How a Shoulder Injury helped me swim better than ever
by Terry Laughlin
In response to a question on the Discussion Forum about the Rag Doll/Marionette Arm focal point and the standing OverSwitch rehearsals (examples above) illustrated in Lesson Five of the Easy Freestyle DVD I posted a detailed account – which I’m reposting below — of the shoulder injury which led me to develop them and the stunning improvement I saw in my own freestyle while recovering from that injury. TI Coach Grant Molyneux, from Calgary Alberta, has a chapter entitled "Injuries are a Gift" in his excellent new book Effortless Exercise. My own experience is about as good an example of that as I can imagine.
In October, 2004 while doing a bench press, the biceps tendon in my right shoulder tore away from its attachment to the bone. (Function of age: I was lifting moderate weight, using slow movement and impeccable form.) I didn’t know at the time what had happened — it wasn’t properly diagnosed until my surgery five months later — I only knew I was experiencing devastating pain and a complete lack of strength.
Actions as undemanding as pouring tea, lifting my hand to a light switch, putting on a seatbelt were exceedingly difficult. I knew I’d need surgery, but HMO protocols required months of conservative treatment before approval. I got a scrip for PT, but figured I’d recover more quickly from the eventual surgery if I used my damaged shoulder as much as possible — I doubted I could hurt it worse, but could maintain muscle strength around the injury.

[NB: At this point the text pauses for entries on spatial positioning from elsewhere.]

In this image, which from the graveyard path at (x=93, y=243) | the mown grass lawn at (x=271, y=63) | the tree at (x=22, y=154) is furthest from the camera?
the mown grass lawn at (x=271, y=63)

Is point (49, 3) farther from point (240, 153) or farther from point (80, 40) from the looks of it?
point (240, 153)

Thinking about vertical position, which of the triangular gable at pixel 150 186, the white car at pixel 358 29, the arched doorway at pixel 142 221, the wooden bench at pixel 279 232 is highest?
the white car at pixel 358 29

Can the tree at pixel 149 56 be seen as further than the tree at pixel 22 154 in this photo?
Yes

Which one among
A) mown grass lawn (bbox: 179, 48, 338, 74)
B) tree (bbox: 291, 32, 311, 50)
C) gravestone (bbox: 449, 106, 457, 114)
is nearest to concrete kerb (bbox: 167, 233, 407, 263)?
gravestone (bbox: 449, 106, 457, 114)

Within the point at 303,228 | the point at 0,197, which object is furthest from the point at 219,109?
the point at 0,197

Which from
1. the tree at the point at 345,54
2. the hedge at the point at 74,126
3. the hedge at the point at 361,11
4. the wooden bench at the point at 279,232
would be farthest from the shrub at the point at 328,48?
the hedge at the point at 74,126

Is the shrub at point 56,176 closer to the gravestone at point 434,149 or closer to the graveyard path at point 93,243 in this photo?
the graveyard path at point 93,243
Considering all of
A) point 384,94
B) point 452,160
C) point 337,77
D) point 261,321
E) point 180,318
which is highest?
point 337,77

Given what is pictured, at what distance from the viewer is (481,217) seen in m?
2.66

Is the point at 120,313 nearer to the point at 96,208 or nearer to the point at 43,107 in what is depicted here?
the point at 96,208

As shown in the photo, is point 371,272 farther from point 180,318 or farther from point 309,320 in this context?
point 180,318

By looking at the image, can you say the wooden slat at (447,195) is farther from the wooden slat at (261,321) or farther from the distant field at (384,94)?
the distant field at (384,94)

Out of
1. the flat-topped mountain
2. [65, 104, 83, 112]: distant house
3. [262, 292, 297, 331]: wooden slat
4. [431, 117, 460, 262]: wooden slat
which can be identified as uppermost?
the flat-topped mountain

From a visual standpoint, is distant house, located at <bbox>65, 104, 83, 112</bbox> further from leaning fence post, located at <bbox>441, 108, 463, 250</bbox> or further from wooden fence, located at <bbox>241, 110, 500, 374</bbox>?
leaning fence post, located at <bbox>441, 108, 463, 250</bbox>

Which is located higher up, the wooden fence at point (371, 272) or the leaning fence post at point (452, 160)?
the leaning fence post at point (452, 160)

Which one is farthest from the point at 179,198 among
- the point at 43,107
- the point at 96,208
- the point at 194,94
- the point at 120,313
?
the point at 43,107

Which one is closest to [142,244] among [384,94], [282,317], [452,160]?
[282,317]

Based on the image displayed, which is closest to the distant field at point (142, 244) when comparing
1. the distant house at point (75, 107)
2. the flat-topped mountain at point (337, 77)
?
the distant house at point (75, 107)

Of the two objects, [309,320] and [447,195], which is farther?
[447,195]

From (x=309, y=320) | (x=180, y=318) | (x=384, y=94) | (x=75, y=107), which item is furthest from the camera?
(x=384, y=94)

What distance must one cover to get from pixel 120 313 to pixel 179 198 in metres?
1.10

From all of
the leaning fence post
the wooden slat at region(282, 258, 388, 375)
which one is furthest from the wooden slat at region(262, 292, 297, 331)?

Since swimming is what I know best — and how I wished to use the shoulder post-surgery — I attempted "accommodated" swimming within a day or two of the injury. I experimented with ranges of motion for which I had the strength and which minimized pain. My conscious goal was to stimulate blood flow to the area around the injury — by gently activating muscle tissue — and to maintain mobility in connective tissue
Initially I could only manage an exceedingly careful UnderSwitch, but this did increase shoulder mobility. Within a couple of weeks — initially using Single Arm, not whole stroke — I could barely lift my fingertips over the surface (ear hops) and immediately drop them back in (mail slot).
This "therapeutic freestyle" resulted in a more vertical forearm, during recovery, than previously, but I could only do by minimizing elbow lift with a wider recovery (wide tracks), and relaxing every muscle not essential to bringing my arm forward (rag doll). This allowed me to resume whole stroke.
I found that the steeper entry angle that resulted produced two welcome sensations: (1) As I reached the Catch position, my arm was in a noticeably more stable and stronger position for the propulsive phase of the armstroke; and (2) I felt far more "connected" to the power of hip drive. Within a short time — despite having a detached biceps tendon, which ought to be devastating to a freestyle swimmer — I was not only swimming pain-free (at a time when I still needed to support right arm with left hand to pour tea) I was also swimming faster than before the injury!
I had surgery Feb 15, followed by three weeks with my right arm in a sling and was enjoined from whole-stroke for three months. When I was allowed back in the pool, in early March, I repeated my pre-surgery therapeutic swimming process, with perfect clarity about the sensations I was aiming for. I finally resumed whole stroke on May 15.
For weeks I swam with exceeding gentleness and care — with every stroke visualizing the possibility that the staples which affixed tendon to bone might pull away. This brought another welcome epiphany — the lighter my forearm pressure, the better, and easier, I swam. I soon realized that the lighter pressure helped keep my forearm in a more vertical — higher traction — position, while shifting workload from fatigue-prone arm muscles to fatigue-resistant core muscle.
On July 15, just five months after surgery for an injury that typically requires a year for recovery, and following just two months of low-volume, low-intensity whole stroke training, I utterly shocked myself by finishing the National Masters 2-Mile Cable Swim Championship in 45:43, over 3 1/2 minutes faster than the 49:20 I’d swum, fully trained, on the same course one year earlier!
A year later, when we began producing the Easy Freestyle DVD, I had a clear idea of the content for the "Perpetual Motion Freestyle" I wanted it to teach.